▶ [Selected extract]
- - - - - - -

What is great about this wash card is that it can also be used as a shampoo, which helps to lighten your load even more when you're travelling. Having only tried this out once, I can honestly say that it left my hair feeling silky-smooth and incredibly clean - not to mention the fact that the scent radiated from my locks for hours afterwards. 
While it lathered up quickly, and was equally as generous as a regular shower gel in terms of the amount of 'foam' it produced, I was a little disappointed to discover that the sheet near-on disintegrated when coming into contact with the running water. This is definitely not a product you should use in one go. Instead, to get the most out of it, I would recommend that you break off a small piece (1cm), add a little water away from the direct flow of the shower, and then massage it across your skin in a circular motion. 

The wash card produces a light, fluffy and very fragrant lather, and you can easily clean your entire body with the recommended size piece. In that sense it is equally as effective, if not more so than the shower gel variation, and works as a great top up for those who love the scent but don't have the privilege of owning the shower gel or jelly.

- - - - - - -

▶ [Raw data]

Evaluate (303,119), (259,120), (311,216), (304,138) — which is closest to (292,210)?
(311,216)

- - - - - - -

▶ [Set exercise 1] In the wash card review, what size piece does the writer recommend breaking off?
▶ [Set exercise 2] List the steps the wash card review recommends for getting the most out of the product.
▶ [Set exercise 3] Please carry the wash card review forward from its final sentence.
None of this work depends on the listing.

▶ [Right answer 1] A small piece of 1cm.

▶ [Right answer 2] Break off a small piece (1cm); add a little water away from the direct flow of the shower; massage it across your skin in a circular motion.

▶ [Right answer 3]
As a gift, or as a product to store for future travel plans, this is a lovely limited edition to invest in. Although I won't be replacing my shower gels anytime soon, this business card has definitely sparked my interest in the shower sheets a little more, and I would definitely consider carrying these with me on trips rather than storing the usual bottle of gel. While a part of me considers £2 to be a little expensive for the size of the item, I can also see how its price tag makes it easily accessible for those on a budget, and who perhaps don't wish to invest the amount it costs for a full-sized version.

Quantitative Ingredients: ?

Vegan?: Yes.

2017 Price: £2 each.

Year Of Original Release: 2017.

   

18 March 2017

Hokkaido Bath Bomb




With so many products left to review, I have found myself reaching for the most interesting ones as opposed to the ones that have been in my possession for the longest amount of time. Therefore, a miniature bath bomb with very little colour, doesn't have any hope of being noticed when its competing with far more interesting counterparts.

Hokkaido Bath Bomb was first released in the Lush Kitchen back in January 2017 - appearing to generate little excitement as it remained available for the whole week and into the successive week as well. Although it wasn't a product that I had tried before, I found myself placing an order without feigning too much excitement. Upon arrival, it joined the stack of bath bombs that were waiting to be tried and tested, and it wasn't until I used one for the first time yesterday, that I realised how much I had underestimated this little gem.

One of Lush's smaller bombs, this limited edition ballistic appears a little on the expensive side to begin with. However, while I would say that the £4.25 price tag is definitely on the high side and doesn't necessarily reflect the overall quality of experience that you get, there is good reason as to why it is more than you would expect it to be.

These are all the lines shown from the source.